The Hasse's theorem says that for an elliptic curve $E$ defined on $\mathbb{F}_p$ where $p$ is a prime number, we have:
$|n-(p+1)| < 2\sqrt{p}$ with $n$ the order of $E$.
I am wondering why the absolute value is so important here? If $n-(p+1) > 0$ then it doesn't matter. But if $n-(p+1) < 0$, as $2\sqrt{p} > 0$ we don't need to use the absolute value to conclude that $n-(p+1) < 2\sqrt{p}$.
I think I'm missing something, could someone explains why do we need to apply this function?
$|n-(p+1)| \le 2 \sqrt{p}$ is a stronger statement than $n - (p+1) \le 2 \sqrt{p}$. Rephrasing the theorem in the way you suggest would weaken the conclusion.

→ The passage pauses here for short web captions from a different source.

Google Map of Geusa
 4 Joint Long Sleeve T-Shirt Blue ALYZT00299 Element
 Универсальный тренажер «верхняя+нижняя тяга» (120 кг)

The point of Hasse's theorem is that the curve has "roughly" $p+1$ points. It gives a bound on how far the actual number of points, $n$, can deviate in either direction from $p+1$ (by no more than $2 \sqrt{p}$). The statement $n - (p+1) \le 2 \sqrt{p}$ only gives an upper bound on the number of points, compared to $p+1$. So there could be arbitrarily few points.